A. Two Screens
time limit per test
2 seconds
memory limit per test
512 megabytes
input
standard input
output
standard output

There are two screens which can display sequences of uppercase Latin letters. Initially, both screens display nothing.

In one second, you can do one of the following two actions:

  • choose a screen and an uppercase Latin letter, and append that letter to the end of the sequence displayed on that screen;
  • choose a screen and copy the sequence from it to the other screen, overwriting the sequence that was displayed on the other screen.

You have to calculate the minimum number of seconds you have to spend so that the first screen displays the sequence $$$s$$$, and the second screen displays the sequence $$$t$$$.

Input

The first line contains one integer $$$q$$$ ($$$1 \le q \le 500$$$) — the number of test cases.

Each test case consists of two lines. The first line contains the string $$$s$$$, and the second line contains the string $$$t$$$ ($$$1 \le |s|, |t| \le 100$$$). Both strings consist of uppercase Latin letters.

Output

For each test case, print one integer — the minimum possible number of seconds you have to spend so that the first screen displays the sequence $$$s$$$, and the second screen displays the sequence $$$t$$$.

Example
Input
3
GARAGE
GARAGEFORSALE
ABCDE
AABCD
TRAINING
DRAINING
Output
14
10
16
Note

In the first test case, the following sequence of actions is possible:

  • spend $$$6$$$ seconds to write the sequence GARAGE on the first screen;
  • copy the sequence from the first screen to the second screen;
  • spend $$$7$$$ seconds to complete the sequence on the second screen by writing FORSALE.

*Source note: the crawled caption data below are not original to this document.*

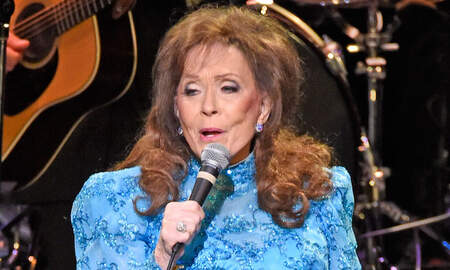 Music News - Loretta Lynn Rep Says Star Is Resting At Home After 'Brief Hospital Visit'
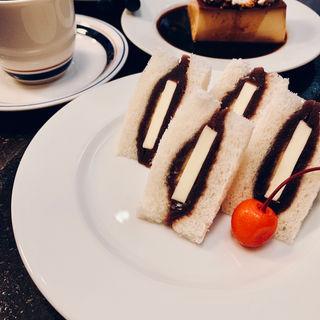 食後のあんバターサンド(シヤチル (shachill))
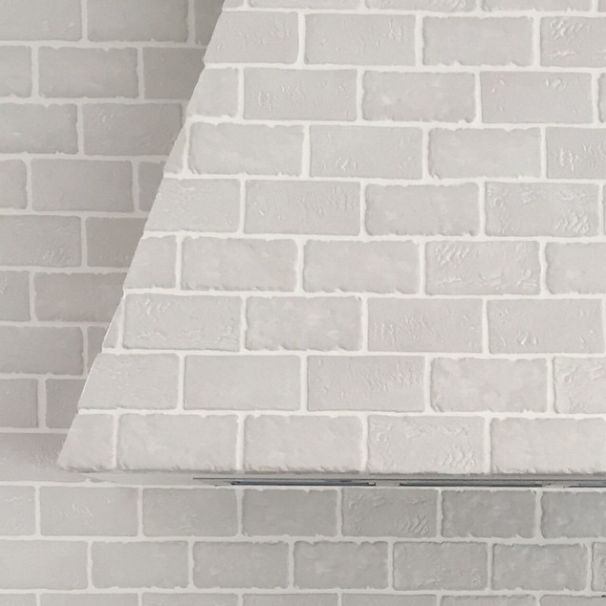 Residential Home - feature wall and rangehood in Muro Vecchio Bianco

In the second test case, the following sequence of actions is possible:

  • spend $$$1$$$ second to write the sequence A on the second screen;
  • copy the sequence from the second screen to the first screen;
  • spend $$$4$$$ seconds to complete the sequence on the first screen by writing BCDE;
  • spend $$$4$$$ seconds to complete the sequence on the second screen by writing ABCD.

In the third test case, the fastest way to display the sequences is to type both of them character by character without copying, and this requires $$$16$$$ seconds.